Vanuit het totaaloverzicht (weergegeven in het rapport: Puntbelastingen in de gewasbescherming) zijn in 2006 een aantal ‘casestudies’ gestart. Deze hebben tot doel een inschatting van de emissieroutes voor de stof te beschrijven. Één van deze stoffen is chloorfenvinfos.

Regelmatig worden er normoverschrijdingen van het MTR (Maximaal Toelaatbaar Risiconivo) van chloorfenvinfos (en de drinkwaternorm) in oppervlaktewater gevonden. Chloorfenvinfos wordt in de Kaderrichtlijn Water als prioritaire stof aangeduid. Chloorfenvinfos kan als insecticide ingezet worden in koolgewassen, raap, wortelen, uien, prei, radijs, rammenas en knolselderij, maar wordt vrijwel alleen gebruikt in de teelt van knolselderij en boerenkool (granulaat, rijentoepassing), peen (zaadcoating) en radijs (granulaat, breedwerpig). Waarbij verwacht wordt dat de toepassing in peen in de nabije toekomst zal worden vervangen door een andere stof. In vergelijking tot het verleden wordt chloorfenvinfos momenteel in aanzienlijk geringere mate toegepast. Daarbij rijst de vraag of de overschrijding van het

MTR-oppervlaktewater veroorzaakt wordt door diffuse belasting of als gevolg van een puntbelasting. Als er sprake is van een puntbelasting moeten maatregelen worden getroffen om de puntbelasting te voorkomen door het beperken of zuiveren van de restwaterstroom voor lozing op het oppervlaktewater.

1.2 Doelstelling

Van de huidige toepassingen (granulaat en zaadcoating) wordt weinig emissie verwacht indien toepassing volgens de geldende regelgeving plaatsvinden.
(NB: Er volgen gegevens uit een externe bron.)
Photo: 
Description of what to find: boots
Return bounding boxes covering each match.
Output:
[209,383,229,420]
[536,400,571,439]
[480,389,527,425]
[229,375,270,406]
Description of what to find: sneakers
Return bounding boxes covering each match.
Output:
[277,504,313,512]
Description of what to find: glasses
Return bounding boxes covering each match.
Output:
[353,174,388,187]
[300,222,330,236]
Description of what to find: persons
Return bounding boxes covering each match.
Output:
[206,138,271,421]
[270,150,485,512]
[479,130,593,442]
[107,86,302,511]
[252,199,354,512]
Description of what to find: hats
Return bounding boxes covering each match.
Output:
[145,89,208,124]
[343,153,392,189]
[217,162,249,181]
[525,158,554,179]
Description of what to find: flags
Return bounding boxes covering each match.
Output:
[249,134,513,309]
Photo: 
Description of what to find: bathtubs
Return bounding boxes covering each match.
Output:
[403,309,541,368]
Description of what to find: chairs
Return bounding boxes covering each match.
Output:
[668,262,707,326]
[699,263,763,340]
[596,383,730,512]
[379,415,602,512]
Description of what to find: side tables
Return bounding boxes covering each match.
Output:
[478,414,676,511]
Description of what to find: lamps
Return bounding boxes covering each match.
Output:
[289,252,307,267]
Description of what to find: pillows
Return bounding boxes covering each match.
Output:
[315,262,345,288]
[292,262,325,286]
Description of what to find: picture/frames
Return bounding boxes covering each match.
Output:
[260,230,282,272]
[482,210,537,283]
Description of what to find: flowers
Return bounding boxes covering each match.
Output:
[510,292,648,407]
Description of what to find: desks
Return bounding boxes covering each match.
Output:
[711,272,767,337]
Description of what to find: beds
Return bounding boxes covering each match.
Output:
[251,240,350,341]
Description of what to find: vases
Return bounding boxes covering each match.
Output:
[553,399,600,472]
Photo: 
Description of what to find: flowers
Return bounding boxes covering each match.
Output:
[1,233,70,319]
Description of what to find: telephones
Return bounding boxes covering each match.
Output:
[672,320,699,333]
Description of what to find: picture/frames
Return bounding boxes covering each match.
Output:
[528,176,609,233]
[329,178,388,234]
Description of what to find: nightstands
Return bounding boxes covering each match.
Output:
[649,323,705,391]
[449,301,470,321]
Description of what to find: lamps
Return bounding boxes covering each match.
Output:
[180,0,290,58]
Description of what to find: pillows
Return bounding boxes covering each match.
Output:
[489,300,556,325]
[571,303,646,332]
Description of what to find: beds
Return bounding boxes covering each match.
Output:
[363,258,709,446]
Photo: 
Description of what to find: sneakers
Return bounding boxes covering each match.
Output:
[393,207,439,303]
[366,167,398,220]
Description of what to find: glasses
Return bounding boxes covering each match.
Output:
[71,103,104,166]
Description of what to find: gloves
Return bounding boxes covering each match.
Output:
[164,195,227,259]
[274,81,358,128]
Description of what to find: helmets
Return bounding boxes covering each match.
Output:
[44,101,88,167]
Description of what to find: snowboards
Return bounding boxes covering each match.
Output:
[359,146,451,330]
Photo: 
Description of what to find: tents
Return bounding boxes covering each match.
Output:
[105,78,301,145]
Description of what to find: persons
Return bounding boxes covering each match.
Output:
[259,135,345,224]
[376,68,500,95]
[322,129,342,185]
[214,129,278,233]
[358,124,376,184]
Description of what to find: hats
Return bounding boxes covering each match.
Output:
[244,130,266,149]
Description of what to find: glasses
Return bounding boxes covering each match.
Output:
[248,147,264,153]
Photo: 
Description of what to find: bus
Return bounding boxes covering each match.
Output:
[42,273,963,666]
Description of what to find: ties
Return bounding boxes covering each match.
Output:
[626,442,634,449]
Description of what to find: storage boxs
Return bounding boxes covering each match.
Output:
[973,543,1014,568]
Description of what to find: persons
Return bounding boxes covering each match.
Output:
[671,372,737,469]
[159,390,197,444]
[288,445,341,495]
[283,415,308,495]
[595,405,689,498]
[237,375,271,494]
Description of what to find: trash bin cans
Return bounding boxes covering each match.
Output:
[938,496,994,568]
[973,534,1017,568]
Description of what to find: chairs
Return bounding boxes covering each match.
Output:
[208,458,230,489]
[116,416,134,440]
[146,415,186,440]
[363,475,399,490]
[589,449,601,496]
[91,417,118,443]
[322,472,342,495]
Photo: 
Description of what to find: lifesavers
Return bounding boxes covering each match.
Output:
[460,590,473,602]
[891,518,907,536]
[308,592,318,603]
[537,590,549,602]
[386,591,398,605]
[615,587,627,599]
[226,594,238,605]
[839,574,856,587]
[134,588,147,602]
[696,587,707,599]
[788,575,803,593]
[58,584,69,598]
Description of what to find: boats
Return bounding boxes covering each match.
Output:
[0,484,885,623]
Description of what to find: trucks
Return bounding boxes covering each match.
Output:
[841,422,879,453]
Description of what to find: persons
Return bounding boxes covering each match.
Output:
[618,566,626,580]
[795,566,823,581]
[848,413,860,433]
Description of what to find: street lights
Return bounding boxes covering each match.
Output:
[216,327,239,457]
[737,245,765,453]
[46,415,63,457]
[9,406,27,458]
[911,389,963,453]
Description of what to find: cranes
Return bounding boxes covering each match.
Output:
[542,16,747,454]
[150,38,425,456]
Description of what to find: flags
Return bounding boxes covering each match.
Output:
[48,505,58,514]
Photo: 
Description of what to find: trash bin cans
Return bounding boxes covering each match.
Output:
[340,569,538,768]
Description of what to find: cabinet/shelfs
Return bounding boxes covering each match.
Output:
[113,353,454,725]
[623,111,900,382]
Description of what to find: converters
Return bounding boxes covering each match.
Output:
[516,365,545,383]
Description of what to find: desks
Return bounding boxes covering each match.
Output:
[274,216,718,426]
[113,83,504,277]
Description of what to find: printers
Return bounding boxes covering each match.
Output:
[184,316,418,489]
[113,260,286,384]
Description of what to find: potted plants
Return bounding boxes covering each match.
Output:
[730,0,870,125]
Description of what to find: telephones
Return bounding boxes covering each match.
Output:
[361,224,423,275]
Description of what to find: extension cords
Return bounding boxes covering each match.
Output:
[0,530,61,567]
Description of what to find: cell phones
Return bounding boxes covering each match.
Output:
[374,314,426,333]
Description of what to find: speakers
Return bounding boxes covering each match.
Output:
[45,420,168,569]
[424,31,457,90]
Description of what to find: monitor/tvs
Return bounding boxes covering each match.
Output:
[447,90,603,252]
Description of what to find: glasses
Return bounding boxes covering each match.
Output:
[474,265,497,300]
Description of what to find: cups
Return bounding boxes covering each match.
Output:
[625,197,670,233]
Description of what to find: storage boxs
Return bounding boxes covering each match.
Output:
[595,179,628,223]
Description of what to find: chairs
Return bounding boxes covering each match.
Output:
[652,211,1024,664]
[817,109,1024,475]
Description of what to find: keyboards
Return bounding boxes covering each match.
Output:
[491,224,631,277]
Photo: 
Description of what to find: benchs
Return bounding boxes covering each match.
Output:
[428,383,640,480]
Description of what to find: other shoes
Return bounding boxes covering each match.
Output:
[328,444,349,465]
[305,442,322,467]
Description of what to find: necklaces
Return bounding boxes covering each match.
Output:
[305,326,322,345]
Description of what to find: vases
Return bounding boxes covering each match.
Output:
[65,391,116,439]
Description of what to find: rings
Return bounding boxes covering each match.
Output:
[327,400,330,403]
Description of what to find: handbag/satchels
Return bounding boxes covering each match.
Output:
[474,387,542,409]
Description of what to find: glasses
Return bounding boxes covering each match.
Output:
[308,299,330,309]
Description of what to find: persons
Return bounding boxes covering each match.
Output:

Nagegaan moet worden of de normoverschrijdingen toch worden veroorzaakt door de huidige toepassingen conform GAP (Good Agricultural Practices) of door puntbronnen. Gezien de stof eigenschappen (persistent en sterke binding aan de organische stof in de grond) is dit laatste zeer goed mogelijk.

Tot nu toe is alleen bekend dat overschrijding van het MTR-oppervlaktewater plaatsvindt. Onvoldoende bekend is waar dit door veroorzaakt wordt (op welke tijdstippen vindt overschrijding plaats en in welke regio’s?, is er een relatie met gebruik?, neerslag etc.).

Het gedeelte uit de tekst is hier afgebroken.